**THE TASK:** Return everything from the start of the records down to the line containing "559H447L448 564L459 570H477L479", word for word.

**ITEMS:**
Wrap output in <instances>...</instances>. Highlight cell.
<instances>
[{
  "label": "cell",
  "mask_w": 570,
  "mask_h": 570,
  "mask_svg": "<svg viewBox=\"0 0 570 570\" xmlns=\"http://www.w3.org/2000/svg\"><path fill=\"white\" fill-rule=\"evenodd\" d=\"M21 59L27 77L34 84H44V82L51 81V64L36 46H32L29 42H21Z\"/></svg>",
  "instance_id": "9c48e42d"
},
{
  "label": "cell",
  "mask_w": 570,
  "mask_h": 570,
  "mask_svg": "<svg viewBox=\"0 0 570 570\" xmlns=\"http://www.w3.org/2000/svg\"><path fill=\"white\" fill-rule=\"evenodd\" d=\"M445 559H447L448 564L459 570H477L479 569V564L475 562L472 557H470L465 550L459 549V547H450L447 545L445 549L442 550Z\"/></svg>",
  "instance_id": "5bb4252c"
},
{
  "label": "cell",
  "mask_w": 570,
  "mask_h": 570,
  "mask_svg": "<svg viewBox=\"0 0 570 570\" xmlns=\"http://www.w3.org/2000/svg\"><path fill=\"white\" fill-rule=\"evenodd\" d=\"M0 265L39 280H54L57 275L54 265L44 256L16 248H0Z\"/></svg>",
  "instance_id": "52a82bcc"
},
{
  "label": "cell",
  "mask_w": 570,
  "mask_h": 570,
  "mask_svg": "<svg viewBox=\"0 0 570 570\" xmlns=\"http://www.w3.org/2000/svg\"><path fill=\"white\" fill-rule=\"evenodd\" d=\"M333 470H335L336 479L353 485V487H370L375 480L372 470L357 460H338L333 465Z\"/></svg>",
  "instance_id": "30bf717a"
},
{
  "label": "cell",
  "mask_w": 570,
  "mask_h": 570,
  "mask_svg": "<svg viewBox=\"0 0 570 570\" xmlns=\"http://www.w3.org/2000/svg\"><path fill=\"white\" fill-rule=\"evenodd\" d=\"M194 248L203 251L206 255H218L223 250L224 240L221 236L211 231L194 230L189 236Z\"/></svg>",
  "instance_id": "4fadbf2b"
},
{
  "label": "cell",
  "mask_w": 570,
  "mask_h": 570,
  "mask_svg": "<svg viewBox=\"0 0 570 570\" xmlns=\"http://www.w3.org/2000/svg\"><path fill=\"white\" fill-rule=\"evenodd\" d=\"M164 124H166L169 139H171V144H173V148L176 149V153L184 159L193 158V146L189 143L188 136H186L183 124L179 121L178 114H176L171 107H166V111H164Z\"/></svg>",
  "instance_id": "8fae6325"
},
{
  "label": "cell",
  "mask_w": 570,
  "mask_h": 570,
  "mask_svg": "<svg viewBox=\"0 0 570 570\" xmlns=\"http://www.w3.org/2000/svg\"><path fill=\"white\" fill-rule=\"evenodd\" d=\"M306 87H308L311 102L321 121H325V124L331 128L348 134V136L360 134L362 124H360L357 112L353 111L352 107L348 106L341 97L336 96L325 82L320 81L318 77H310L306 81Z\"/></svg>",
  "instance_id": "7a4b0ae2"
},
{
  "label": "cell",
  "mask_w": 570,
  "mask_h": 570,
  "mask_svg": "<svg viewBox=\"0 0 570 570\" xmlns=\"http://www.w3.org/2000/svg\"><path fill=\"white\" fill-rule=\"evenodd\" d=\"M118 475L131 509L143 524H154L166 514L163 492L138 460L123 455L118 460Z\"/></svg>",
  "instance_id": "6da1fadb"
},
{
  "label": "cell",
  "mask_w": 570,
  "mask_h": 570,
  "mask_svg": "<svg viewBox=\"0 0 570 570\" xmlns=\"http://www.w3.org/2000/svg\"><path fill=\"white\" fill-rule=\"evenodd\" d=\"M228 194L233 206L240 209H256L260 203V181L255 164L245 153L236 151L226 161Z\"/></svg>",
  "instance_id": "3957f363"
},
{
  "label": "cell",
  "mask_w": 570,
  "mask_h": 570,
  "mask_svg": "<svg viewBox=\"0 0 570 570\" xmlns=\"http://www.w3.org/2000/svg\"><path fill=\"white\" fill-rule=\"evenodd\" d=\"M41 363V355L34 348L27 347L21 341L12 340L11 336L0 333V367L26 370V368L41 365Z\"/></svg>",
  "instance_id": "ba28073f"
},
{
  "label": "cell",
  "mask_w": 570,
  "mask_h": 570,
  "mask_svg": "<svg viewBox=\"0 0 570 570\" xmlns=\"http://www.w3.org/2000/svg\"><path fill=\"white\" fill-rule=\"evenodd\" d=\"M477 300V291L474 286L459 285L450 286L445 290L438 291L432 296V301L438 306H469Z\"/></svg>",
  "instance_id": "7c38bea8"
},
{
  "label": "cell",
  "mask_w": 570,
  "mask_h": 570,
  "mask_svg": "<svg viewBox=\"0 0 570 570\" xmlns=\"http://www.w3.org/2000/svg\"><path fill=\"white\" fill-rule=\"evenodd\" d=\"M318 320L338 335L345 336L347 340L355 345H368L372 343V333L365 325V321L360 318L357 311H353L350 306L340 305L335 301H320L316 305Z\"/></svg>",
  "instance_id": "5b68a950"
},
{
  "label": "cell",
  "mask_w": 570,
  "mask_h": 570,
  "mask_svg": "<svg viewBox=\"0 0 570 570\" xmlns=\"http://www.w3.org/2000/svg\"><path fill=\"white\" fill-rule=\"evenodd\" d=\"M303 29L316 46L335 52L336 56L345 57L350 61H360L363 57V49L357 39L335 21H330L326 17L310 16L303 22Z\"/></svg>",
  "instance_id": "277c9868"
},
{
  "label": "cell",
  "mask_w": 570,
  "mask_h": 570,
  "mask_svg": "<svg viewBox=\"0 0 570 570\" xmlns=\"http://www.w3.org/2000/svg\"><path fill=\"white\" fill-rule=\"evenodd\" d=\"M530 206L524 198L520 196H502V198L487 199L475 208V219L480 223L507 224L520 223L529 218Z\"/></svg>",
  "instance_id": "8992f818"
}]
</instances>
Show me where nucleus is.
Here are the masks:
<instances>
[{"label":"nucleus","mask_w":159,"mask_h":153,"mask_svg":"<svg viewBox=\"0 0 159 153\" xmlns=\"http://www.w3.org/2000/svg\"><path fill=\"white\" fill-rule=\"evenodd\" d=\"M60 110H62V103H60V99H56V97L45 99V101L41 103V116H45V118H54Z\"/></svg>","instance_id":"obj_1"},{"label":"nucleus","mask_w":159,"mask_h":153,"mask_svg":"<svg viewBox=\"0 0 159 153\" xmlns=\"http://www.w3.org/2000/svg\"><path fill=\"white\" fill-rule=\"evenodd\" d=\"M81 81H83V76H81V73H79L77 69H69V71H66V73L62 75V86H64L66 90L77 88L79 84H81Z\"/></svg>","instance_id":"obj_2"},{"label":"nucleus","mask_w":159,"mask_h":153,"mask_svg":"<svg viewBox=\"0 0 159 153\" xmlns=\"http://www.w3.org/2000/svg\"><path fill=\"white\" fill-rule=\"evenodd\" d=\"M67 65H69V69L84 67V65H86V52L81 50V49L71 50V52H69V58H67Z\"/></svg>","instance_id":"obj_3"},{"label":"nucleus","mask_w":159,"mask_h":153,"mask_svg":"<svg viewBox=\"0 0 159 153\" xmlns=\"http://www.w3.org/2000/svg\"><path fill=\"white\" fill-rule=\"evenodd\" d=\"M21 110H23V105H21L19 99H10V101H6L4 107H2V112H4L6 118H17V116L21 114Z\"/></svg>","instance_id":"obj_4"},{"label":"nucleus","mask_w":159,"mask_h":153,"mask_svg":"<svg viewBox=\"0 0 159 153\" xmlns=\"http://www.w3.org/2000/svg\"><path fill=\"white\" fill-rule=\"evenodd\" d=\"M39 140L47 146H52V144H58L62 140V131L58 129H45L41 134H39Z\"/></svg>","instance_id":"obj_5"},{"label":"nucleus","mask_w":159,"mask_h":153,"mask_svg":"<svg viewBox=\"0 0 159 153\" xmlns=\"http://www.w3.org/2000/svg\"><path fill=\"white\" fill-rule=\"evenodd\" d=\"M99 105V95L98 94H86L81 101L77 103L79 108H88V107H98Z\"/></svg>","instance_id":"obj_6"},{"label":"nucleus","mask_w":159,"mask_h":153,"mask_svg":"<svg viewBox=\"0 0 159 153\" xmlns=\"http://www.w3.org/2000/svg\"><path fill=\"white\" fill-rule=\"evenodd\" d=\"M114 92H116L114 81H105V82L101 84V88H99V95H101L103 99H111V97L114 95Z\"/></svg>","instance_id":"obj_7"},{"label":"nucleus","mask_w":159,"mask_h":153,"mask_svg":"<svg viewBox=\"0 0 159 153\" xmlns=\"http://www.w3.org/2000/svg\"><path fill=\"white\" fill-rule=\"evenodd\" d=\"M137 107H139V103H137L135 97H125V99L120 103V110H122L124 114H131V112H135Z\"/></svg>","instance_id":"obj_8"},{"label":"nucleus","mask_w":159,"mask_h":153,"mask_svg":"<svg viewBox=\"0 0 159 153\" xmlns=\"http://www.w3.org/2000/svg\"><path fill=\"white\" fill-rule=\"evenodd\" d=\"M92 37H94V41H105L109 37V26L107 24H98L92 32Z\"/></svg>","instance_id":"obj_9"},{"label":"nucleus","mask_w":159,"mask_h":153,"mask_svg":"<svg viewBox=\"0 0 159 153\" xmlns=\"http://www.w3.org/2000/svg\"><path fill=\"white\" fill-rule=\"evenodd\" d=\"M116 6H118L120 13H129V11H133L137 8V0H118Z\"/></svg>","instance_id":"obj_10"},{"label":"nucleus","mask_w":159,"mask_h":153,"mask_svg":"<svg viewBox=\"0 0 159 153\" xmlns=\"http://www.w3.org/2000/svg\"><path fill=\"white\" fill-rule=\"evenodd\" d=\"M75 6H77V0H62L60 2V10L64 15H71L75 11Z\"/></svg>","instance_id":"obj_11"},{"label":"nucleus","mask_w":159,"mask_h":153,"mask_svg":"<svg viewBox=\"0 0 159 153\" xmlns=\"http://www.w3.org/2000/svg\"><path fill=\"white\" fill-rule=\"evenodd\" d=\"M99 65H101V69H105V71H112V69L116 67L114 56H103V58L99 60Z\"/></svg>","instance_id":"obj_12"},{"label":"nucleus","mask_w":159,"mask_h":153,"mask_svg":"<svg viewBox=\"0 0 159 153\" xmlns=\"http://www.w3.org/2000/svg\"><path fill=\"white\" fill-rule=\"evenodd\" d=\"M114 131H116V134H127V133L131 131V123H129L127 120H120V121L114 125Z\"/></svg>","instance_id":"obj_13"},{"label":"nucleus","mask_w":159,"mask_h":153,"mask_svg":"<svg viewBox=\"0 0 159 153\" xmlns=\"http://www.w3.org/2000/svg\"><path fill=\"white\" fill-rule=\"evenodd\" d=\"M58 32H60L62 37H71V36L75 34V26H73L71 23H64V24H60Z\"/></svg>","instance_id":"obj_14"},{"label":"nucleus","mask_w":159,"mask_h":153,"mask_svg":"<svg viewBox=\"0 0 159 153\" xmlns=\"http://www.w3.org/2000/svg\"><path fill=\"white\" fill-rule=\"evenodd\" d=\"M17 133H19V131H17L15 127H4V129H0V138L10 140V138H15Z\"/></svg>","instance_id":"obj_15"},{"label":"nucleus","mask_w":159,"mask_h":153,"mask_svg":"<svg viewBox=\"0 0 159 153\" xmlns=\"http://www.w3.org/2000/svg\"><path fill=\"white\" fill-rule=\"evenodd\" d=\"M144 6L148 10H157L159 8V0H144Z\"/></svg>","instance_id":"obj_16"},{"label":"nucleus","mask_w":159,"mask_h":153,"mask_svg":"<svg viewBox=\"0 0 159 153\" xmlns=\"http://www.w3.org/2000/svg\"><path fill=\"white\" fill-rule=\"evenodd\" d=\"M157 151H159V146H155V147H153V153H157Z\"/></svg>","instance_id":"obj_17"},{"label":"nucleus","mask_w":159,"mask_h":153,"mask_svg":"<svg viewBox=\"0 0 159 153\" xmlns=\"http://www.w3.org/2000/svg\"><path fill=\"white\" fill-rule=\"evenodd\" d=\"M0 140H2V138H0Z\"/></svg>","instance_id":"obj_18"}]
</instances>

**RESPONSE TO THE TASK:**
Wrap output in <instances>...</instances>. Highlight cell.
<instances>
[{
  "label": "cell",
  "mask_w": 570,
  "mask_h": 570,
  "mask_svg": "<svg viewBox=\"0 0 570 570\" xmlns=\"http://www.w3.org/2000/svg\"><path fill=\"white\" fill-rule=\"evenodd\" d=\"M21 59L27 77L34 84H44V82L51 81V64L36 46H32L29 42H21Z\"/></svg>",
  "instance_id": "9c48e42d"
},
{
  "label": "cell",
  "mask_w": 570,
  "mask_h": 570,
  "mask_svg": "<svg viewBox=\"0 0 570 570\" xmlns=\"http://www.w3.org/2000/svg\"><path fill=\"white\" fill-rule=\"evenodd\" d=\"M445 559H447L448 564L459 570H477L479 569V564L475 562L472 557H470L465 550L459 549V547H450L447 545L445 549L442 550Z\"/></svg>",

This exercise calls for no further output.